▸ Page text
□ □ □ □ □ □ □
And again, knowing his work, I could start to visualize how someone like K could make something like this come to life. I just got so excited and wanted to do whatever I could to be part of the project.
How detailed in the script were the descriptions of the montages such as the glimpses that we see of Yang’s memories? Were you very specific in the script as to what they were or were you writing it knowing you were directing it and could leave it till then?
Kogonada: Yes, I think when I’m writing something that I’m going to direct – and everything I’ve written knowing that I’m hoping to direct it – I don’t have a lot of direction written into it. I think with the memories I just try to explain the emotion of it, that we’re going to come across this series of memories, and I think I gave a few light examples of it. But really, in the description I just wanted to capture the emotional revelation of it, so it wasn’t like ‘Oh here are the…’ because I thought ‘That’s going to be a discovery.’
The same is true in the direction of it. As a writer, I’ll read scripts that have so much direction in it and maybe it’s because a writer has to hand it off and they want to offer some visual template but for me, because I know that I’m going to direct it, I want that to happen later. I just want to deal with the emotional architecture of a script [when I’m writing].
So to answer your question, it was a little less specific
There’s the old saying that a movie’s made three times: on the page, in the directing and in the edit room. Did you find that as you were directing it you were finding things that, using the visual part of your brain, you hadn’t expected when you were using the writing part? And then later in the edit room… Did you see different versions of the story in the film in the different phases?
Kogonada: Definitely, yes. I think each role created its own possibilities for me. And certainly, in collaboration you identify actors that have a certain kind of presence and quality, and you do really want to give them space because that’s why you want them to be in the world.
What actors do is almost like magic to me. You create the scenario and you have all these ideas but I think the best actors are always surprising and they’re always offering you layers that maybe you couldn’t ever write because there is some limitation to words. Suddenly in this dimensionality what someone like Justin or Colin brings into a scene…there aren’t words for it, truthfully there aren’t words for that and so I’m very excited about those surprises and how we’re going to approach this space.
Once we started building out this space it offered other possibilities and then editing, yes. That final writing, you really get to process it differently so, yes.
Your visual essays as well feel very much like you work backwards from the edit.
□ □ □ □ □ □ □
▸ Data shown
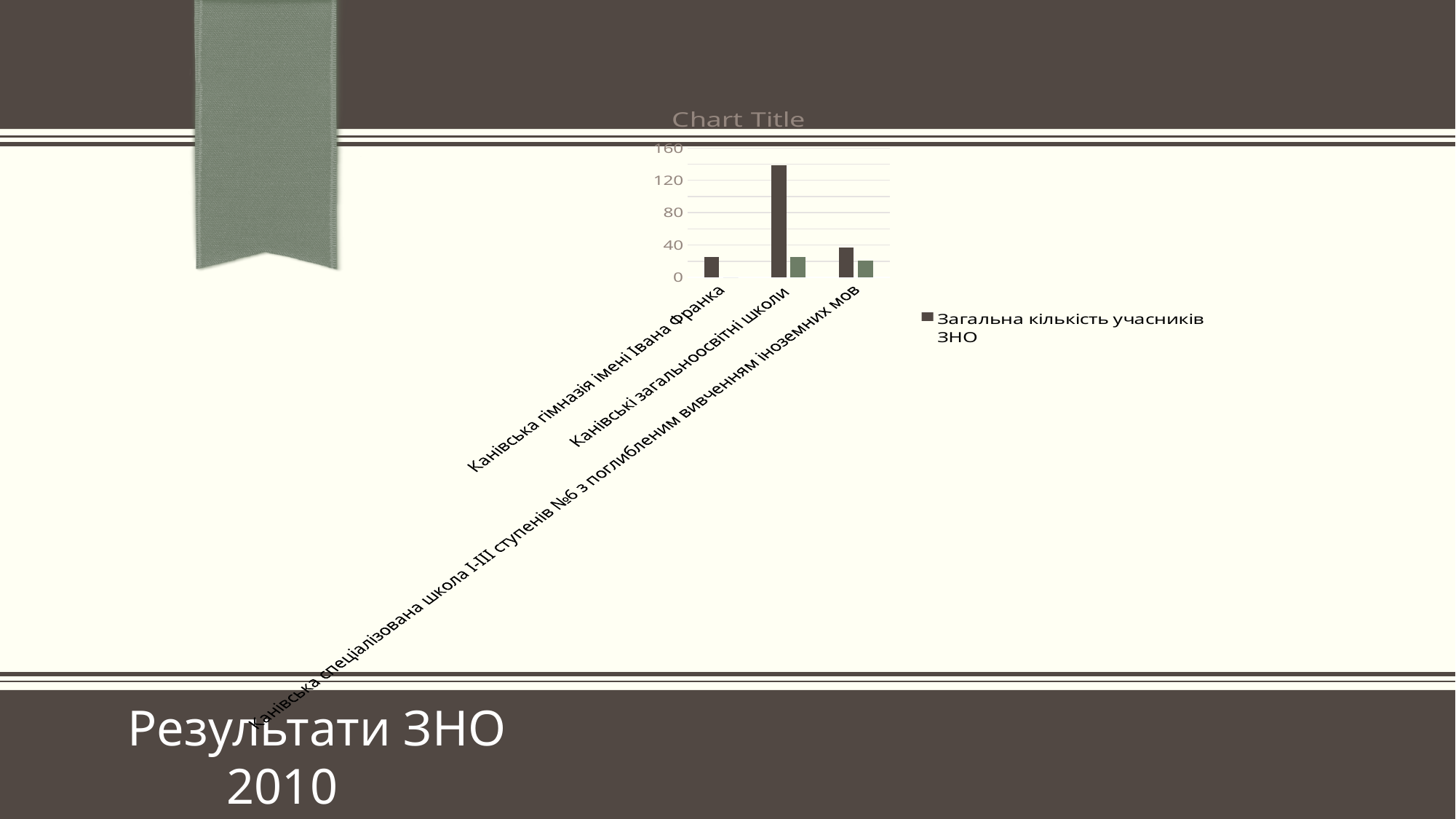
Which has the larger value for Загальна кількість учасників ЗНО: Канівські загальноосвітні школи or Канівська гімназія імені Івана Франка? Канівські загальноосвітні школи Which has the larger value for Загальна кількість учасників ЗНО: Канівська спеціалізована школа I-III ступенів №6 з поглибленим вивченням іноземних мов or Канівська гімназія імені Івана Франка? Канівська спеціалізована школа I-III ступенів №6 з поглибленим вивченням іноземних мов What kind of chart is shown on the slide? bar chart How many categories are shown on the x axis of the chart? 3 What is the title shown above the chart? Chart Title Is the value of Загальна кількість учасників ЗНО for Канівська гімназія імені Івана Франка greater or less than 40? less Is the value of Загальна кількість учасників ЗНО for Канівські загальноосвітні школи greater or less than 120? greater Which category has the highest value for Загальна кількість учасників ЗНО? Канівські загальноосвітні школи Which category has the lowest value for Загальна кількість учасників ЗНО? Канівська гімназія імені Івана Франка Is the value of Загальна кількість учасників ЗНО for Канівська спеціалізована школа I-III ступенів №6 з поглибленим вивченням іноземних мов greater or less than 80? less What is the legend entry shown for the chart? Загальна кількість учасників ЗНО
□ □ □ □ □ □ □
▸ Work task
Can you reproduce everything from "What actors do" down to "from the edit." in the interview above, word for word?

▸ Output of the task
What actors do is almost like magic to me. You create the scenario and you have all these ideas but I think the best actors are always surprising and they’re always offering you layers that maybe you couldn’t ever write because there is some limitation to words. Suddenly in this dimensionality what someone like Justin or Colin brings into a scene…there aren’t words for it, truthfully there aren’t words for that and so I’m very excited about those surprises and how we’re going to approach this space.
Once we started building out this space it offered other possibilities and then editing, yes. That final writing, you really get to process it differently so, yes.
Your visual essays as well feel very much like you work backwards from the edit.